Sunday, January 31, 2010

Dato Mahadev Shankar: From a Culture of Violence to a Culture of Peace


From a Culture of Violence
to a Culture of Peace
Dato' Mahadev Shankar,
Retired Appeals Court Judge, Malaysia

(The soft overcomes the hard;
water quenches fire)


First of all I want to thank Sokka Gakkai International, Sokka Gakkai Malaysia and the Physicians for Peace and Social Stability for inviting me to share my thoughts with you on a matter of life and death for human civilization as we know it.
Physicians for Peace and Social Responsibility are so called because their avowed aim is to promote well-being, not by means of the knife, but to stimulate the power of self-healing inherent in all mankind.
Two parables should help to focus our minds on the psychological parameters of the issue which now confronts us.
Akbar, undoubtedly the greatest Emperor India ever had ruled India from 1556 to 1605. Although illiterate himself he was a great humanist. He had six prime ministers, each representing the interests of his particular community. The Hindu was Birbal.

•••

# SET PROBLEM A
From the speech, copy everything from "Akbar, undoubtedly the" down to "Hindu was Birbal.".
# SET PROBLEM B
In the speech, how many prime ministers did Akbar have?

# EXCERPTED DATA
•••

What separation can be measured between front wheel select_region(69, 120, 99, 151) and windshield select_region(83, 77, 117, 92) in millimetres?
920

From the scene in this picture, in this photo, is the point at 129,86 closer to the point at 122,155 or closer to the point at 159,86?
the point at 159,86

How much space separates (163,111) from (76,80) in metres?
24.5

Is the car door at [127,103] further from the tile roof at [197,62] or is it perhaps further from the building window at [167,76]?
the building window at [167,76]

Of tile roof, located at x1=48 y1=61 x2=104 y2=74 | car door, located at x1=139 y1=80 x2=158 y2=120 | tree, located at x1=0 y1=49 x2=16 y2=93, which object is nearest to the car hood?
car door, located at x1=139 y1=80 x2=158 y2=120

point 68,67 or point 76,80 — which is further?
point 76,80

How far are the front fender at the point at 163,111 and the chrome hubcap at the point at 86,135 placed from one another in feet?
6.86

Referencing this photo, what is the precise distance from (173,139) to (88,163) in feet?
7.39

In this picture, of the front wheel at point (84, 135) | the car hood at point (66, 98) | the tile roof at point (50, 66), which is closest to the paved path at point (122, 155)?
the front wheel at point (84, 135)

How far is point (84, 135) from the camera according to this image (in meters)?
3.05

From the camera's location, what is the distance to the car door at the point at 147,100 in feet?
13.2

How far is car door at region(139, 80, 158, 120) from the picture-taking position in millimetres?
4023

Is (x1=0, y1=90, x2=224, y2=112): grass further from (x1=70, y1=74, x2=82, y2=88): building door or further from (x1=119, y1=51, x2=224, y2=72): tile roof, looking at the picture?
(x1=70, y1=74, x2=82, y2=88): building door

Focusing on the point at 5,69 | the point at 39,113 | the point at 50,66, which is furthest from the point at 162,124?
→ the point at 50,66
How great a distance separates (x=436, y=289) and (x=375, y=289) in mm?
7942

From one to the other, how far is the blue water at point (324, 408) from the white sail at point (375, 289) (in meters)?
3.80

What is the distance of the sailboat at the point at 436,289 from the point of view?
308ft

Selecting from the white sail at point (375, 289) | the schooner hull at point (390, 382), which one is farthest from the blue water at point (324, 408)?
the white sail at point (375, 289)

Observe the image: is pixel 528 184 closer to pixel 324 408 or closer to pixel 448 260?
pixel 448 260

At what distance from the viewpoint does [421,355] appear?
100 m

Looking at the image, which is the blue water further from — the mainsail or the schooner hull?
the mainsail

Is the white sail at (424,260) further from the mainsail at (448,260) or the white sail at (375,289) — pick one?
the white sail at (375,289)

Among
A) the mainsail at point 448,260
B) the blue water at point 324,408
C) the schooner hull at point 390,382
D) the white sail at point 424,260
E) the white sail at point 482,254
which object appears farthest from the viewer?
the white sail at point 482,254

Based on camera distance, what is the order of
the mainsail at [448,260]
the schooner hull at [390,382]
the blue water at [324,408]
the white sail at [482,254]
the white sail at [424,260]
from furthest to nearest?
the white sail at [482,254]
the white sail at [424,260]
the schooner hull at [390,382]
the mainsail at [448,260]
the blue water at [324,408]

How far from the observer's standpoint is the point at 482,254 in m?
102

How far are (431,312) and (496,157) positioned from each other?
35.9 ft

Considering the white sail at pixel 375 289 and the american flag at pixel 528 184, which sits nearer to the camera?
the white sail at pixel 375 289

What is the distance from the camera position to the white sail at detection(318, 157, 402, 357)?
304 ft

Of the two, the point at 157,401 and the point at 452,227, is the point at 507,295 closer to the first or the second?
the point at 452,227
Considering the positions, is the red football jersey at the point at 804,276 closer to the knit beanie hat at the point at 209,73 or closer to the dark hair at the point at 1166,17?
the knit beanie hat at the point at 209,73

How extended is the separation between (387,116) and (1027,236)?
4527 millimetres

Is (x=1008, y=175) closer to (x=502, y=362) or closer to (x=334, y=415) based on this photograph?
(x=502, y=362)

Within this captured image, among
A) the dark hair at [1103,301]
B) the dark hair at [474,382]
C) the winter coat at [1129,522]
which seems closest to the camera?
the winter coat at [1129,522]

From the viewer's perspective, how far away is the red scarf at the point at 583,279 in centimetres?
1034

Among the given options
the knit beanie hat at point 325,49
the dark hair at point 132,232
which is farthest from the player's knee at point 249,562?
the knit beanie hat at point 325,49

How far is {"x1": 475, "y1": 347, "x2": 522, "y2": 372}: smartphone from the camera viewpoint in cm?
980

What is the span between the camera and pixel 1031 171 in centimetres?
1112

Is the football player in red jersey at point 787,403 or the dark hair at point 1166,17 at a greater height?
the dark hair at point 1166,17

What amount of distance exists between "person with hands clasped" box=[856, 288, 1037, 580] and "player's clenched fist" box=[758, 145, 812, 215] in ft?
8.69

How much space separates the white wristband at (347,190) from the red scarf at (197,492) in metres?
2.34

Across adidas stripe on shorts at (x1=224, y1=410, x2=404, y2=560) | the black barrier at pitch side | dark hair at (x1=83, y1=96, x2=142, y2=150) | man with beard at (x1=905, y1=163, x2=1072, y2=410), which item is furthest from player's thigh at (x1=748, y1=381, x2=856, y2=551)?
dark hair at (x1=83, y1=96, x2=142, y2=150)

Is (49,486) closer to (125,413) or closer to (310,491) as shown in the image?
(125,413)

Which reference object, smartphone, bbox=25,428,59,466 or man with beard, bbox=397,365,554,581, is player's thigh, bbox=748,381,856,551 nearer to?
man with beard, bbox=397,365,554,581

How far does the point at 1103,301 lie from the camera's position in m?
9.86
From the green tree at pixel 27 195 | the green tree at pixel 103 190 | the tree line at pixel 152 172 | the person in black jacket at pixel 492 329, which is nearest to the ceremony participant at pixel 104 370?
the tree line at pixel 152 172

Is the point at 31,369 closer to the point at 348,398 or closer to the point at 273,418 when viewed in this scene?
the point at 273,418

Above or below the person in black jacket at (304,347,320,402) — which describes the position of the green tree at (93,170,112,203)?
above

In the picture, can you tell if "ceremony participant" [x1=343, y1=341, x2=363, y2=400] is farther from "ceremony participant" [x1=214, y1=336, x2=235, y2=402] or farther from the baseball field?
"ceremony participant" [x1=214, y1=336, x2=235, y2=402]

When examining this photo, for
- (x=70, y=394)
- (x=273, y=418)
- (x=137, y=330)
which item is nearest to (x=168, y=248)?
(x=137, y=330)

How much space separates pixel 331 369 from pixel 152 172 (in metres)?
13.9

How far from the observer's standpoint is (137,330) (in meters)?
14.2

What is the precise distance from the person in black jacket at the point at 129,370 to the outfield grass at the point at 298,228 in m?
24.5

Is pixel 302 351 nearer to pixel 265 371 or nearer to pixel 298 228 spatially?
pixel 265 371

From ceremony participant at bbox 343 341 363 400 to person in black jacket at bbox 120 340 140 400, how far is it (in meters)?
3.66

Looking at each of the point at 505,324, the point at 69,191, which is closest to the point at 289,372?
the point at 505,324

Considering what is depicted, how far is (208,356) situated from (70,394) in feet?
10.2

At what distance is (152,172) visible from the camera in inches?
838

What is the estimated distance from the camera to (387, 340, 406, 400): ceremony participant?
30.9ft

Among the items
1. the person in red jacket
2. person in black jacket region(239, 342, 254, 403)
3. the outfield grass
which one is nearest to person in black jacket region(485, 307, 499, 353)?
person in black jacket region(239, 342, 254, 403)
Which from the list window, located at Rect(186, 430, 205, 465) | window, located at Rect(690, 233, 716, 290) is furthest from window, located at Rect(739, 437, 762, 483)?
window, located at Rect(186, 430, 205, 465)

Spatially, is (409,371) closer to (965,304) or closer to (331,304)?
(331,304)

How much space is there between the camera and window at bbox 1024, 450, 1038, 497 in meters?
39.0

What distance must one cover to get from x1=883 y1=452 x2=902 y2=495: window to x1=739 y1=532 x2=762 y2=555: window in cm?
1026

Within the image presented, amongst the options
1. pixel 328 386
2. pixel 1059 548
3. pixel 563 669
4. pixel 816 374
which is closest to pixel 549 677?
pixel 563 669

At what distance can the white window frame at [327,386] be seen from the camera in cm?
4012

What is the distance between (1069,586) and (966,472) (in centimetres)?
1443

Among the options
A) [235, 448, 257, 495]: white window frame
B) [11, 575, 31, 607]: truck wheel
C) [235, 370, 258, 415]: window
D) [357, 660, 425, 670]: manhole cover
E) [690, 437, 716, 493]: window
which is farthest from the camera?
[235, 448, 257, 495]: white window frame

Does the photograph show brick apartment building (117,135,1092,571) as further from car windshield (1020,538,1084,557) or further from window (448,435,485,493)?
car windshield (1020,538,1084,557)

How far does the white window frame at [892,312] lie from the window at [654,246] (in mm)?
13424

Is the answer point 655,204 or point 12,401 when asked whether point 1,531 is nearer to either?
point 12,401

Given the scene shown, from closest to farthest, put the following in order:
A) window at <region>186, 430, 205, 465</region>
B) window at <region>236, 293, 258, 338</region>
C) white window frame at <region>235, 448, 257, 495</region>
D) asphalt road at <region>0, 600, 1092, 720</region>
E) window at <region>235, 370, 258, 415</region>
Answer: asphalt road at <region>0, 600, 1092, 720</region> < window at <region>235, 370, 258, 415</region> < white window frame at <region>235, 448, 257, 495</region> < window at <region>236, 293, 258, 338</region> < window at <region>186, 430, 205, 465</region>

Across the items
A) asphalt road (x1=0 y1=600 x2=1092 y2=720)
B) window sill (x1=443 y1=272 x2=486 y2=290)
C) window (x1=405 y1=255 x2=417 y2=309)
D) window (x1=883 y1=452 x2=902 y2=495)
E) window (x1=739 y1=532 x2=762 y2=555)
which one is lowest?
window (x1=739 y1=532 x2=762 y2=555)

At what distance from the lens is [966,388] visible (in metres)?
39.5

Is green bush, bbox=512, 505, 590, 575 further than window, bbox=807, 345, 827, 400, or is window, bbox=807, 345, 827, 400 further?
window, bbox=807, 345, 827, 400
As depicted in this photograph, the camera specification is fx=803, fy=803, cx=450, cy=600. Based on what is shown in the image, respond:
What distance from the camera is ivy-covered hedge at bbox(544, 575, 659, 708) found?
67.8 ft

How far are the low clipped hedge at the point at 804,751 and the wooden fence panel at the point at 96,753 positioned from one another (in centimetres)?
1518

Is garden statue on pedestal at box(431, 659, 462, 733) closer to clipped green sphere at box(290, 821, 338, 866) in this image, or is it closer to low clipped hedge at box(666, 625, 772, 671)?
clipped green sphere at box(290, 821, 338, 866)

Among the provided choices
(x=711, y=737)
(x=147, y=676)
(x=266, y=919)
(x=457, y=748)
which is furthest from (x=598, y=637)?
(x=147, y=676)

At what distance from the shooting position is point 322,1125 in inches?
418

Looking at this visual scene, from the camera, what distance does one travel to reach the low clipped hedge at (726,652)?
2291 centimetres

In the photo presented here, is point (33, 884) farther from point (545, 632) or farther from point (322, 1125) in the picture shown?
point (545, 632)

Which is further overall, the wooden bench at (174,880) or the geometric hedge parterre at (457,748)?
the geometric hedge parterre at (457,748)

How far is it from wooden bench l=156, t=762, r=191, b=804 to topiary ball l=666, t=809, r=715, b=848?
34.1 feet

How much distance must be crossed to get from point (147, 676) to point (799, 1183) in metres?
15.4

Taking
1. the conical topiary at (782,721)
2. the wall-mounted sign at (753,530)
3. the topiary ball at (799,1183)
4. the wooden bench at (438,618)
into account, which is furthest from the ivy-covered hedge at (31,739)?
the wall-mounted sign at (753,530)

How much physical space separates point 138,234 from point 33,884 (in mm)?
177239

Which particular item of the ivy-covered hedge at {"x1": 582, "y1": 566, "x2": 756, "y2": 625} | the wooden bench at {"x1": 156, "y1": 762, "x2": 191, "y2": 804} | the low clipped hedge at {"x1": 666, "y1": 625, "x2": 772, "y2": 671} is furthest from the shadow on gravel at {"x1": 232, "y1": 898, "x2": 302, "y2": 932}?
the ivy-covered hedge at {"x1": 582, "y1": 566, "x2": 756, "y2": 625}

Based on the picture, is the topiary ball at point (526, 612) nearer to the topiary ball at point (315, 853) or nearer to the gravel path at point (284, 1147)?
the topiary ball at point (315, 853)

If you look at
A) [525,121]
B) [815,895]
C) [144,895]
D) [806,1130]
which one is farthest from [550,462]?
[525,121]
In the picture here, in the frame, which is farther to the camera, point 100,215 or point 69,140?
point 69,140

•••

# OUTPUT A
Akbar, undoubtedly the greatest Emperor India ever had ruled India from 1556 to 1605. Although illiterate himself he was a great humanist. He had six prime ministers, each representing the interests of his particular community. The Hindu was Birbal.

# OUTPUT B
Six